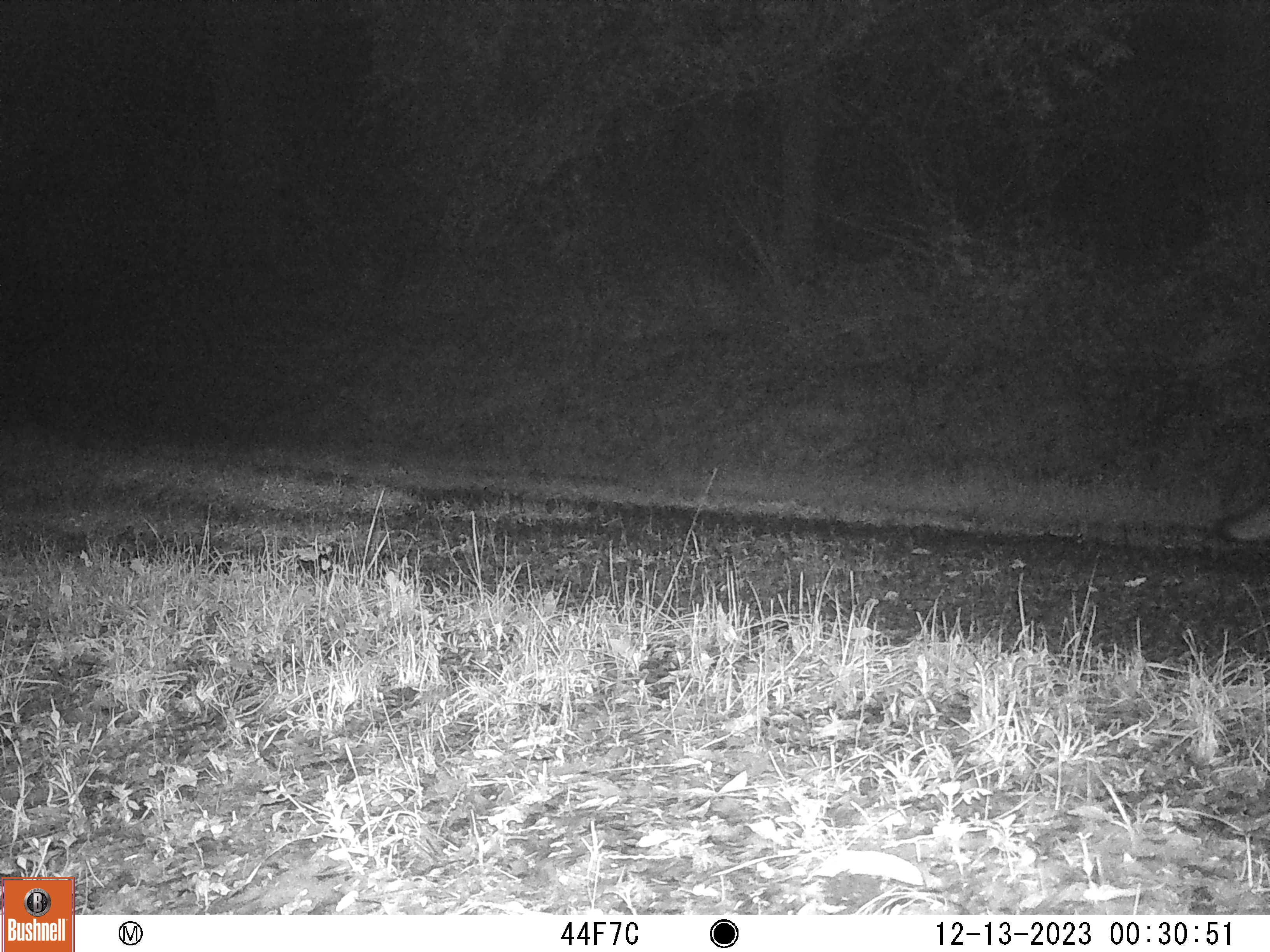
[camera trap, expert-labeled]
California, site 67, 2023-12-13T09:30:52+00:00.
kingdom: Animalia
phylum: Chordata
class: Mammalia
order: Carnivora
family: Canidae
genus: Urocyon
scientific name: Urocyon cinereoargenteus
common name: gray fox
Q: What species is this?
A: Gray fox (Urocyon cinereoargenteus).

▸ What you have to do
From the line holding "order: Carnivora" down to the final line above, quote every line exactly and only those lines.

▸ Result of this task
order: Carnivora
family: Canidae
genus: Urocyon
scientific name: Urocyon cinereoargenteus
common name: gray fox
Q: What species is this?
A: Gray fox (Urocyon cinereoargenteus).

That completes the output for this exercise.